The task: Please write out all the data that follows exactly, without the pictures.

Items from a data source
- - - -

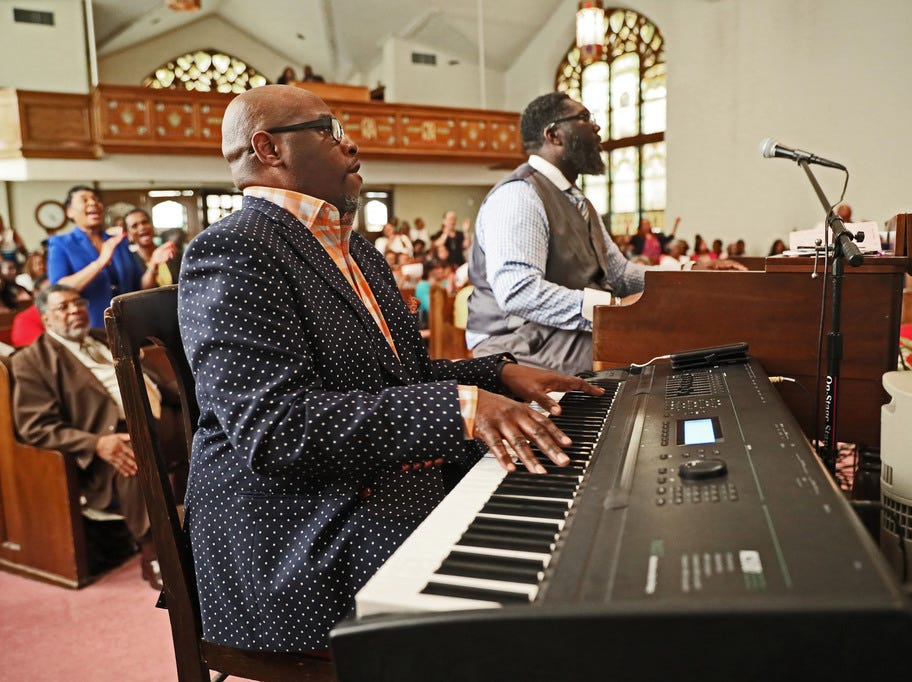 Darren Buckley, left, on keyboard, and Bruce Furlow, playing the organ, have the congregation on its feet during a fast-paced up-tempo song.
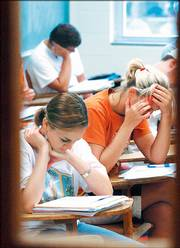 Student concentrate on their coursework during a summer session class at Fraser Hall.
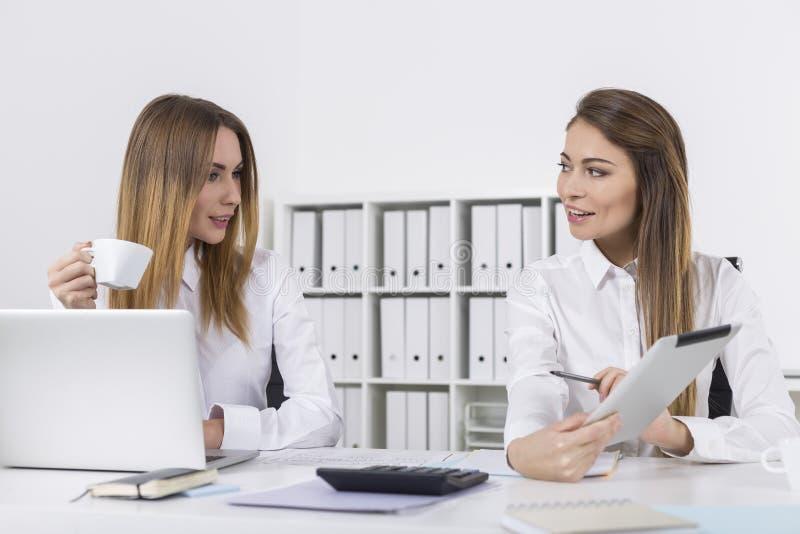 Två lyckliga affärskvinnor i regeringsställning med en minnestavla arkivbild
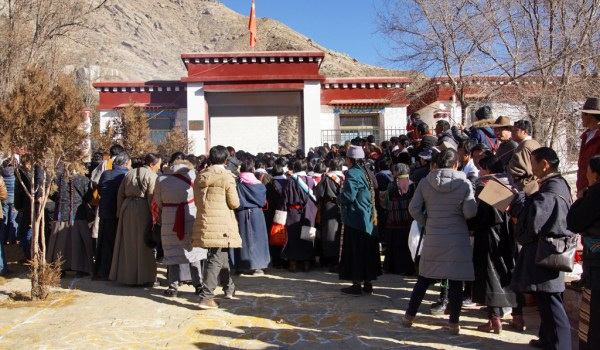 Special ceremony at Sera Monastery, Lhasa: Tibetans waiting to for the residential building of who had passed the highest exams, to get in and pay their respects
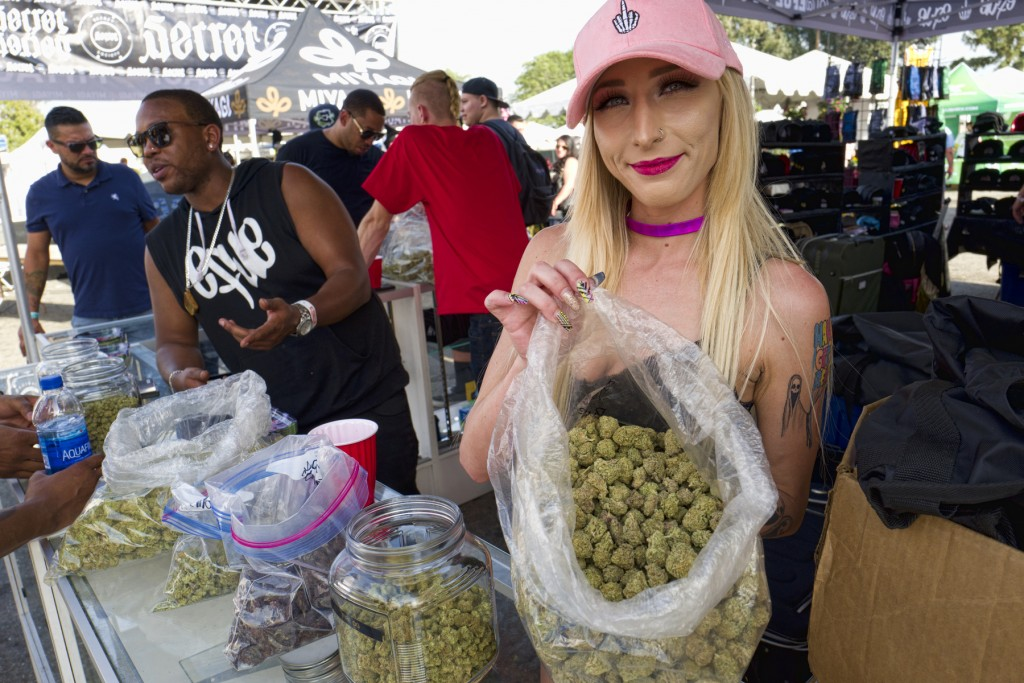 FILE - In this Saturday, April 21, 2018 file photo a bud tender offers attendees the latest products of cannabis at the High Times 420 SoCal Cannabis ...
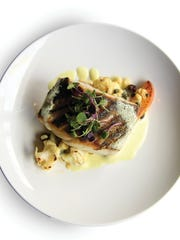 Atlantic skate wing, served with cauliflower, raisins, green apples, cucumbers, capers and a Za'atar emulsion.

- - - -

Solution to this problem:
 Darren Buckley, left, on keyboard, and Bruce Furlow, playing the organ, have the congregation on its feet during a fast-paced up-tempo song.
 Student concentrate on their coursework during a summer session class at Fraser Hall.
 Två lyckliga affärskvinnor i regeringsställning med en minnestavla arkivbild
 Special ceremony at Sera Monastery, Lhasa: Tibetans waiting to for the residential building of who had passed the highest exams, to get in and pay their respects
 FILE - In this Saturday, April 21, 2018 file photo a bud tender offers attendees the latest products of cannabis at the High Times 420 SoCal Cannabis ...
 Atlantic skate wing, served with cauliflower, raisins, green apples, cucumbers, capers and a Za'atar emulsion.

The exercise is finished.